Malaysia has appealed for radar data and search planes to help in the unprecedented hunt through a vast swath of Asia stretching north-west into Kazakhstan.

It said searches have begun in both the northern and southern corridors of a vast swath of Asia where the jet may have ended up.

The Malaysian government has revealed an investigation indicates the jet was deliberately diverted and flew for several hours after leaving its scheduled flight path.

French investigators arriving to lend expertise from the two-year search for an Air France jet that crashed into the Atlantic Ocean in 2009.
'It's very different from the Air France case.

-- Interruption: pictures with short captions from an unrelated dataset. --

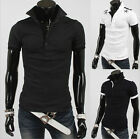 Vogue Collar Men Short Sleeve Casual T-Shirts Korean Slim Fit POLO Tee Tops MOU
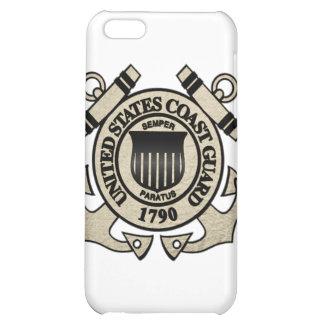 USCG iPhone 5C CASES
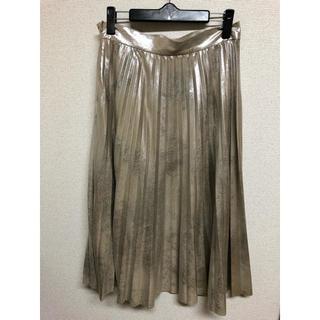 ザラ(ZARA)の【美品】ZARA ゴールドプリーツスカート(ひざ丈スカート)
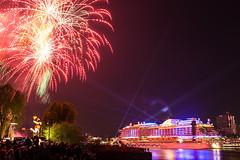 Feuerwerk beim Hafengeburtstag (die_Nicky79) Tags: hamburg feuerwerk schiffe nachtfotografie kreuzfahrtschiff aida aidaprima hafen hafengeburtstag canon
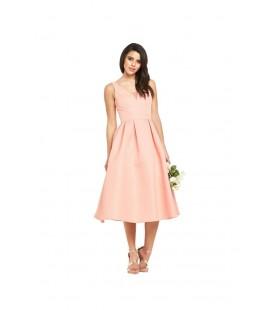 Sukienka damska CHI CHI LONDON M 2305008/38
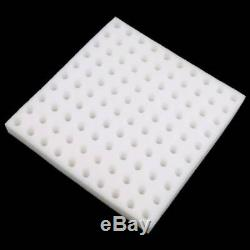 Sponge Hydroponic Grow Media Soilless Cultivation System Garden Plant Tool T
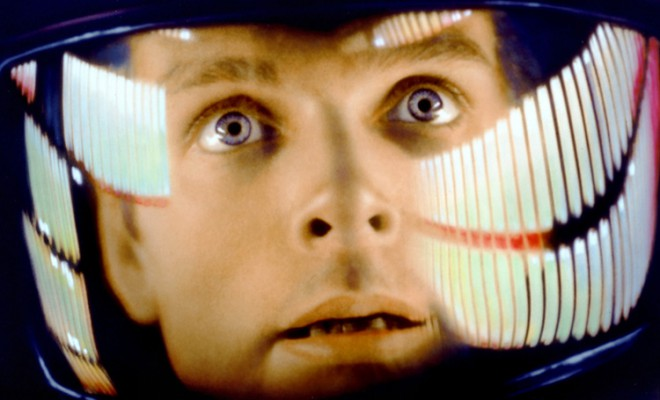 The Greatest Films Ever Made: 2001: A Space Odyssey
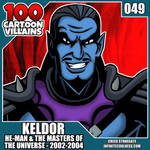 100 Cartoon Villains - 049 - Keldor!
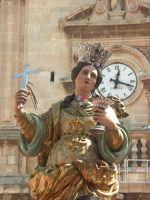Sortino: festa di Santa Sofia  - Sortino (6353 clic)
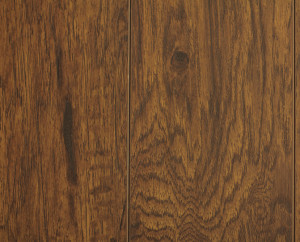 Boardwalk - 12mm Laminate - Wild  Chestnut - 19.77 sq. ft./ box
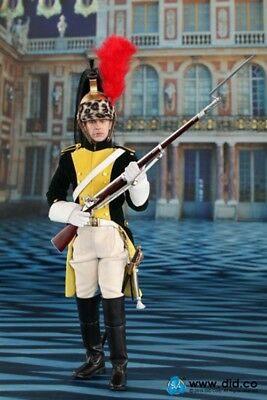 DID DRAGON IN DREAMS 1//6TH SCALE NAPOLEONIC FRENCH DRAGOON SWORD /& BELT HERVE
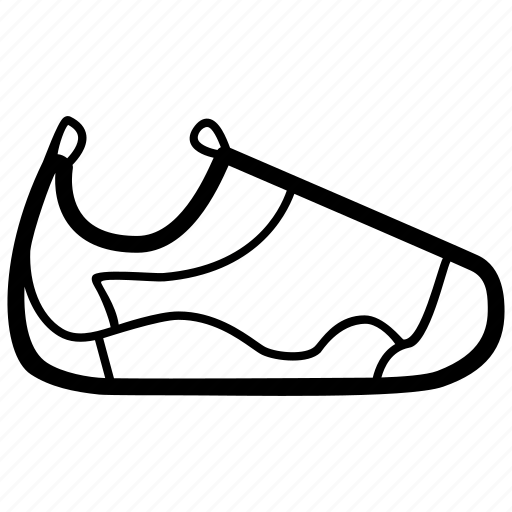 footwear, shoes, soft, splasher, sport, sporty icon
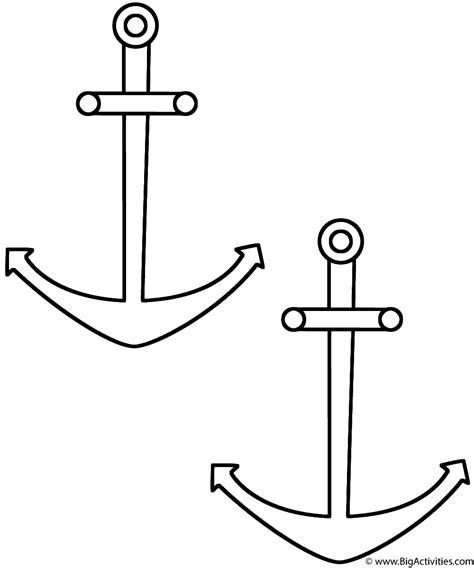 coloring page anchor anchors coloring page sea marine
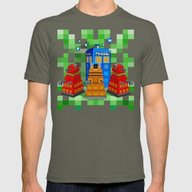 8bit Dalek With Tardis D… Mens Fitted Tee Lieutenant SMALL
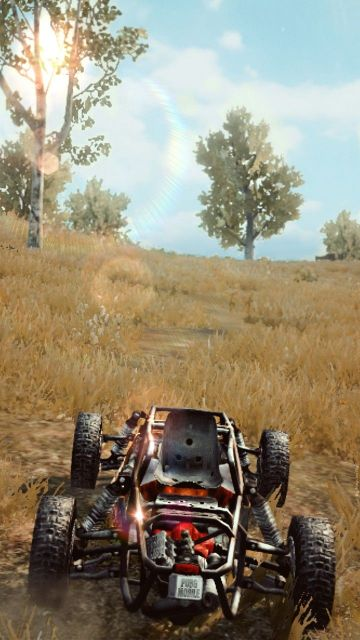 PUBG-Vehicle-Wallpapers-Mobile-Mohamedovic (1)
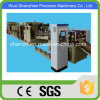 Wuxi에게서 기계를 만드는 Multiwall 시멘트 종이 봉지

The Malaysian situation is much more difficult,' Jean Paul Troadec, a special adviser to France's aviation accident investigation bureau, said in Kuala Lumpur.
Kazakhstan said it had not detected any 'unsanctioned use' of its air space by any planes on March 8, making it unlikely that a missing Malaysia Arlines jetliner could have been diverted along a northern route via Thailand.

The flight could hypothetically have reached the Central Asian nation's air space, but it would have been detected there, the Kazakh Civil Aviation Committee said in a detailed statement.

Malaysia Airlines planes had made nine regular flights to and from Europe over Kazakhstan's territory on March 8, it said.

A huge area spanning the rainforests of South East Asia and the landscapes of former Soviet Union republics is now part of the investigation into the fate of Flight MH370, which set out nine days ago on a routine flight from Kuala Lumpur to Beijing.

Excruciatingly for the families of the 239 people on board, searchers from 25 nations still have no idea whether the aircraft has come down on land or sea.

But experts have concluded that it was hijacked or sabotaged by someone with knowledge of the controls – and from the moment it swerved away from its path could have headed south into the southern Indian Ocean or north in a gentle curve to Central Asia.

The plane’s last signal, which was picked up by a satellite orbiting more than 22,000 miles above the Indian Ocean, placed it along one of two arcs – referred to as air corridors.

One runs from the southern border of Kazakhstan in Central Asia to northern Thailand.

The other runs from near Jakarta, Indonesia, to the Indian Ocean, some 1,000 miles off Australia’s west coast.

The authorities believe the last signals picked up by satellite could possibly have been transmitted when the plane was on land – and yesterday, after a fruitless hunt of oceans to the east and west of Malaysia, authorities in Kuala Lumpur announced that searches have begun across 11 different countries.

The ‘straight line’ distance from the most southerly point of the search, in the southern Indian Ocean, to the most northerly area in Central Asia is an enormous 6,000 miles.